Jill Broderick said…
As JoV knows, I have tried to read A Suitable Boy, but it just seemed so dated to me. And yet I know there are those who still consider it a classic. But I've decided I will just be reading it "vicariously" through reviews! LOL
pattismith said…
I've just had 4 galleys that I really wanted to read expire on me :( Out of sight, out of mind happens to me too so I've decided to try and keep only galleys on my Kindle...we'll see how it works out. I'm going to try and put a serious dent in my massive TBR shelves over the summer. Keeping my fingers crossed!
Juju at Tales of said…
I'm a huge list maker but I'm so terribly bad about reading lists. Probably because I really can't project my upcoming mood. I'm a go with the flow book girl I guess. I will say I'd like to try The Descendants. The cover gives me a summer Hawaiian vibe.
Leeswammes said…
Pity the dystopian reading didn't work out for you!

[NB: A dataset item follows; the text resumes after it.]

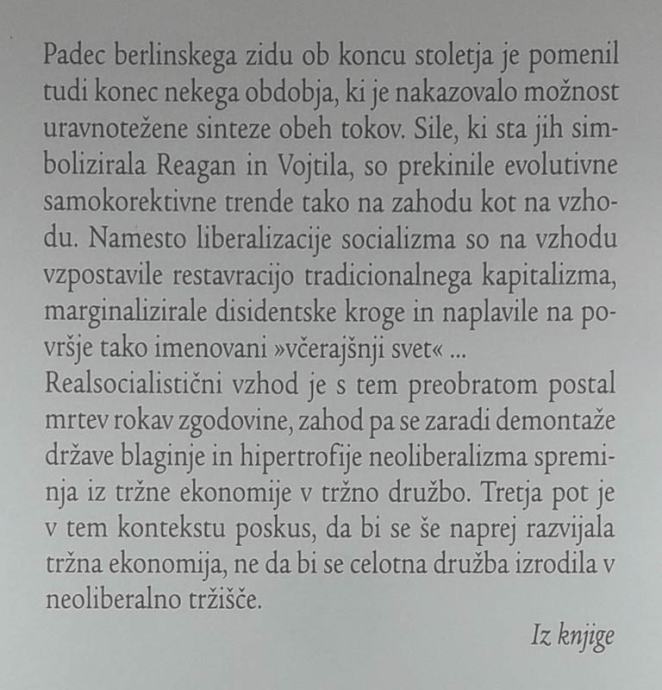 Padec berlinskega zidu ob koncu stoletja je pomenil tudi konec nekega obdobja, ki je nakazovalo možnost uravnotežene sinteze obeh tokov. Sile, ki sta jih simbolizirala Reagan in Vojtila, so prekinile evolutivne samokorektivne trende tako na zahodu kot na vzhodu. Namesto liberalizacije socializma so na vzhodu vzpostavile restavracijo tradicionalnega kapitalizma, marginalizirale disidentske kroge in naplavile na površje tako imenovani »včerajšnji svet« ...
Realsocialistični vzhod je s tem preobratom postal mrtev rokav zgodovine, zahod pa se zaradi demontaže države blaginje in hipertrofije neoliberalizma spreminja iz tržne ekonomije v tržno družbo. Tretja pot je v tem kontekstu poskus, da bi se še naprej razvijala tržna ekonomija, ne da bi se celotna družba izrodila v neoliberalno tržišče.

Iz knjige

I think it's funny that you have so many Netgalley books waiting! I treat Netgalley the same as other review books so they are on my spreadsheet and cannot be forgotten (yes, I'm one of those with a spreadsheet!).

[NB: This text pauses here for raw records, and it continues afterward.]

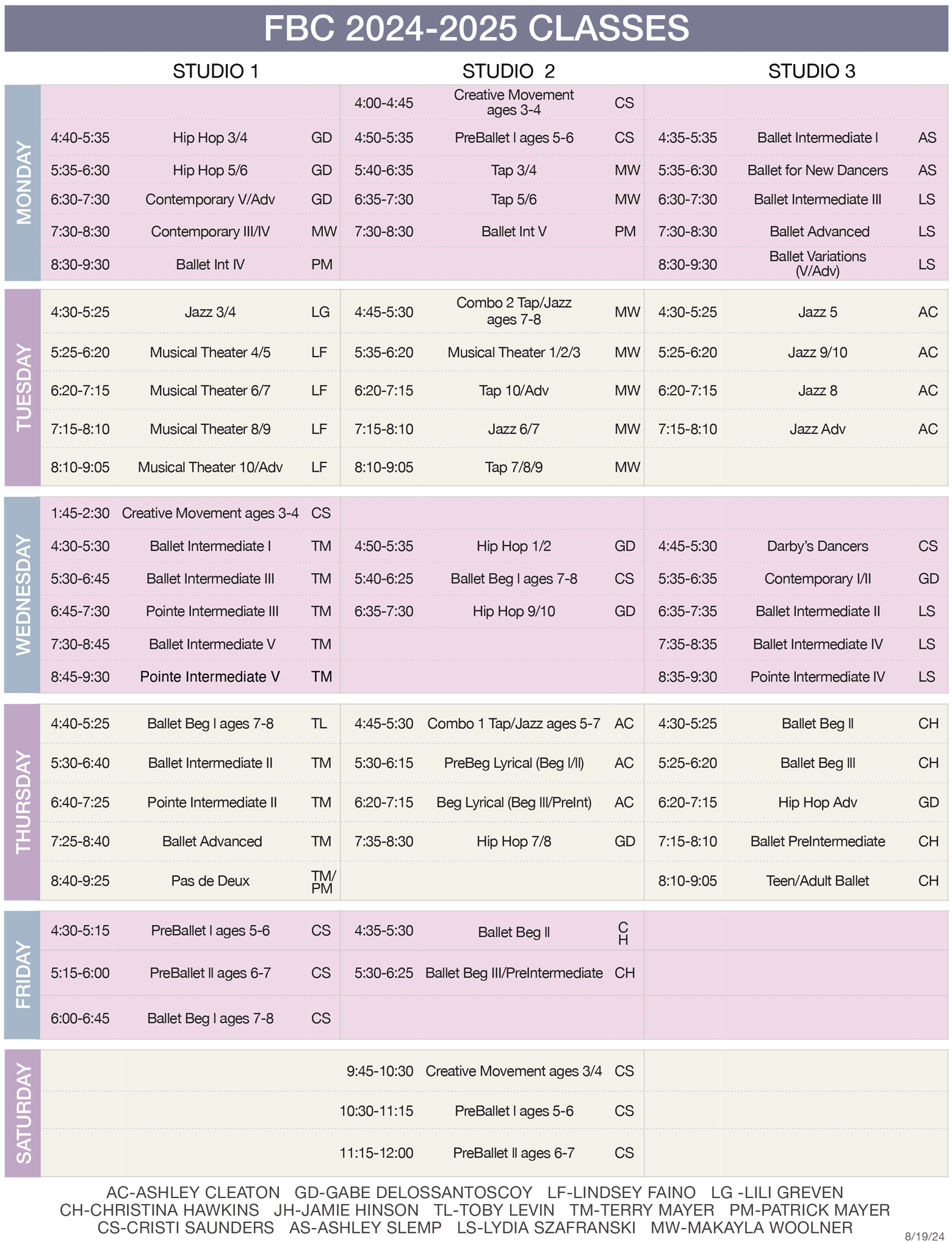 FBC 2024-2025 CLASSES

| | STUDIO 1 | | | STUDIO 2 | | | STUDIO 3 | | |
|---|---|---|---|---|---|---|---|---|---|
| MONDAY | | | | 4:00-4:45 | Creative Movement ages 3-4 | CS | | | |
| | 4:40-5:35 | Hip Hop 3/4 | GD | 4:50-5:35 | PreBallet I ages 5-6 | CS | 4:35-5:35 | Ballet Intermediate I | AS |
| | 5:35-6:30 | Hip Hop 5/6 | GD | 5:40-6:35 | Tap 3/4 | MW | 5:35-6:30 | Ballet for New Dancers | AS |
| | 6:30-7:30 | Contemporary V/Adv | GD | 6:35-7:30 | Tap 5/6 | MW | 6:30-7:30 | Ballet Intermediate III | LS |
| | 7:30-8:30 | Contemporary III/IV | MW | 7:30-8:30 | Ballet Int V | PM | 7:30-8:30 | Ballet Advanced | LS |
| | 8:30-9:30 | Ballet Int IV | PM | | | | 8:30-9:30 | Ballet Variations (V/Adv) | LS |
| TUESDAY | 4:30-5:25 | Jazz 3/4 | LG | 4:45-5:30 | Combo 2 Tap/Jazz ages 7-8 | MW | 4:30-5:25 | Jazz 5 | AC |
| | 5:25-6:20 | Musical Theater 4/5 | LF | 5:35-6:20 | Musical Theater 1/2/3 | MW | 5:25-6:20 | Jazz 9/10 | AC |
| | 6:20-7:15 | Musical Theater 6/7 | LF | 6:20-7:15 | Tap 10/Adv | MW | 6:20-7:15 | Jazz 8 | AC |
| | 7:15-8:10 | Musical Theater 8/9 | LF | 7:15-8:10 | Jazz 6/7 | MW | 7:15-8:10 | Jazz Adv | AC |
| | 8:10-9:05 | Musical Theater 10/Adv | LF | 8:10-9:05 | Tap 7/8/9 | MW | | | |
| WEDNESDAY | 1:45-2:30 | Creative Movement ages 3-4 | CS | | | | | | |
| | 4:30-5:30 | Ballet Intermediate I | TM | 4:50-5:35 | Hip Hop 1/2 | GD | 4:45-5:30 | Darby's Dancers | CS |
| | 5:30-6:45 | Ballet Intermediate III | TM | 5:40-6:25 | Ballet Beg I ages 7-8 | CS | 5:35-6:35 | Contemporary I/II | GD |
| | 6:45-7:30 | Pointe Intermediate III | TM | 6:35-7:30 | Hip Hop 9/10 | GD | 6:35-7:35 | Ballet Intermediate II | LS |
| | 7:30-8:45 | Ballet Intermediate V | TM | | | | 7:35-8:35 | Ballet Intermediate IV | LS |
| | 8:45-9:30 | Pointe Intermediate V | TM | | | | 8:35-9:30 | Pointe Intermediate IV | LS |
| THURSDAY | 4:40-5:25 | Ballet Beg I ages 7-8 | TL | 4:45-5:30 | Combo 1 Tap/Jazz ages 5-7 | AC | 4:30-5:25 | Ballet Beg II | CH |
| | 5:30-6:40 | Ballet Intermediate II | TM | 5:30-6:15 | PreBeg Lyrical (Beg I/II) | AC | 5:25-6:20 | Ballet Beg III | CH |
| | 6:40-7:25 | Pointe Intermediate II | TM | 6:20-7:15 | Beg Lyrical (Beg III/PreInt) | AC | 6:20-7:15 | Hip Hop Adv | GD |
| | 7:25-8:40 | Ballet Advanced | TM | 7:35-8:30 | Hip Hop 7/8 | GD | 7:15-8:10 | Ballet PreIntermediate | CH |
| | 8:40-9:25 | Pas de Deux | TM/PM | | | | 8:10-9:05 | Teen/Adult Ballet | CH |
| FRIDAY | 4:30-5:15 | PreBallet I ages 5-6 | CS | 4:35-5:30 | Ballet Beg II | CH | | | |
| | 5:15-6:00 | PreBallet II ages 6-7 | CS | 5:30-6:25 | Ballet Beg III/PreIntermediate | CH | | | |
| | 6:00-6:45 | Ballet Beg I ages 7-8 | CS | | | | | | |
| SATURDAY | | | | 9:45-10:30 | Creative Movement ages 3/4 | CS | | | |
| | | | | 10:30-11:15 | PreBallet I ages 5-6 | CS | | | |
| | | | | 11:15-12:00 | PreBallet II ages 6-7 | CS | | | |

AC-ASHLEY CLEATON GD-GABE DELOSSANTOSCOY LF-LINDSEY FAINO LG -LILI GREVEN
CH-CHRISTINA HAWKINS JH-JAMIE HINSON TL-TOBY LEVIN TM-TERRY MAYER PM-PATRICK MAYER
CS-CRISTI SAUNDERS AS-ASHLEY SLEMP LS-LYDIA SZAFRANSKI MW-MAKAYLA WOOLNER

8/19/24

I've realised I don't get approved some of the time (probably because I'm not in the USA) so I've been requesting more books than I expect will be approved. However, IF they are approved, then... oops!
Vasilly said…
Now I want to make a summer reading list! :-) I have the same syndrome when it comes to NetGalley. I need to visit that site more often. Looking at your PIE list, The Hitchhiker's Guide to the Galaxy is a fast-paced chunkster along with American Gods.Good luck with all of your reading!
Amy McKie said…
Great list, of all of those I've read only the last two - The Pillars of the Earth and Game of Thrones. Both were enjoyable reads though.
softdrink said…
I totally agree with you on Franzen. Freedom and I did not get along. At all.

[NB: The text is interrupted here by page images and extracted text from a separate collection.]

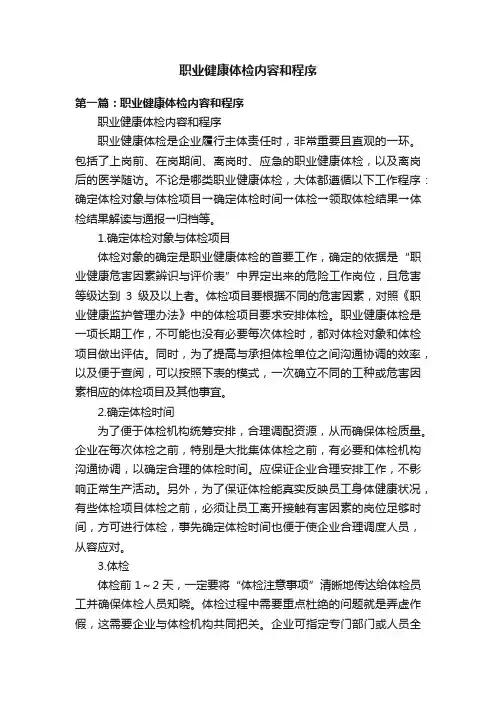 职业健康体检内容和程序

第一篇：职业健康体检内容和程序

职业健康体检内容和程序

职业健康体检是企业履行主体责任时，非常重要且直观的一环。包括了上岗前、在岗期间、离岗时、应急的职业健康体检，以及离岗后的医学随访。不论是哪类职业健康体检，大体都遵循以下工作程序：确定体检对象与体检项目→确定体检时间→体检→领取体检结果→体检结果解读与通报→归档等。

1.确定体检对象与体检项目

体检对象的确定是职业健康体检的首要工作，确定的依据是“职业健康危害因素辨识与评价表”中界定出来的危险工作岗位，且危害等级达到 3 级及以上者。体检项目要根据不同的危害因素，对照《职业健康监护管理办法》中的体检项目要求安排体检。职业健康体检是一项长期工作，不可能也没有必要每次体检时，都对体检对象和体检项目做出评估。同时，为了提高与承担体检单位之间沟通协调的效率，以及便于查阅，可以按照下表的模式，一次确立不同的工种或危害因素相应的体检项目及其他事宜。

2.确定体检时间

为了便于体检机构统筹安排，合理调配资源，从而确保体检质量。企业在每次体检之前，特别是大批集体体检之前，有必要和体检机构沟通协调，以确定合理的体检时间。应保证企业合理安排工作，不影响正常生产活动。另外，为了保证体检能真实反映员工身体健康状况，有些体检项目体检之前，必须让员工离开接触有害因素的岗位足够时间，方可进行体检，事先确定体检时间也便于使企业合理调度人员，从容应对。

3.体检

体检前 1～2 天，一定要将“体检注意事项”清晰地传达给体检员工并确保体检人员知晓。体检过程中需要重点杜绝的问题就是弄虚作假，这需要企业与体检机构共同把关。企业可指定专门部门或人员全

But Atwood....oh how I love Atwood.
Diane said…
i liked The Lola Quartet and look forward to A Hundred Flowers as well -- yup, too many books and too little time. Hope u had a nice weekend.
Lisa Sheppard said…
Looks like you'll have a nice choice of reads for the summer. I always have trouble with the big books over the summer months so I think I'll focus on knocking out as many books as I can from my challenge lists. But I did just pick up Pillar Of The Earth at the library sale for $1.50 and it is really calling to me from the shelf!
Buried In Print said…
Bookish peer pressure is the best kind, right?! Congrats on making your Pie goal so early in the year. I got stuck at around page 500 in A Suitable Boy because someone unwittingly told me who the unsuitable boy is. I haven't forgotten yet! (Of course, I won't say anything!) And I haven't made any summer reading plans yet either!
Tina Reed said…
1Q84 is not fast paced, nor is A Suitable Boy (which I did not get through). Just thought you should know.

These lists ARE eye candy for sure, but I still like making them and I enjoy reading them even more.
Nishita said…
I've read World Without End by Ken Follett and though it's big, it's very readable. I would imagine Pillars of the Earth to be similarly easy too. I also find fantasy books pretty easy to read no matter how chunky the book is.

However, Infinite Jest and A Suitable Boy are two books that really scare me away
JoV said…
Jill, Yes, I heard so much of your experience of your A Suitable Boy. I'm wondering perhaps Aths and I should give it a go, if all else failure, we will call it quit. I think that's alright don't you think Aths? Whenever you are ready let me know. A relaxing timescale will be good. Hope you are better now Aths.